▶ [Data shown]
/---

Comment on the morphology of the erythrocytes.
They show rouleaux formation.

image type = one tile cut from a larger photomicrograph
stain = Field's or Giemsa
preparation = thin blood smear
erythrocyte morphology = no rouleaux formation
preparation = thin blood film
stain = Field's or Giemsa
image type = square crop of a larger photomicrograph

\---
/---

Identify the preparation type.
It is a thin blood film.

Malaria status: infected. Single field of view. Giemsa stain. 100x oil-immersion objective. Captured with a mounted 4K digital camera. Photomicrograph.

\---

▶ [Your objective]
From the data above, reproduce word for word the lines running from the line with "Comment on the" to the line with "image type = square", ends included.

▶ [Task output]
Comment on the morphology of the erythrocytes.
They show rouleaux formation.

image type = one tile cut from a larger photomicrograph
stain = Field's or Giemsa
preparation = thin blood smear
erythrocyte morphology = no rouleaux formation
preparation = thin blood film
stain = Field's or Giemsa
image type = square crop of a larger photomicrograph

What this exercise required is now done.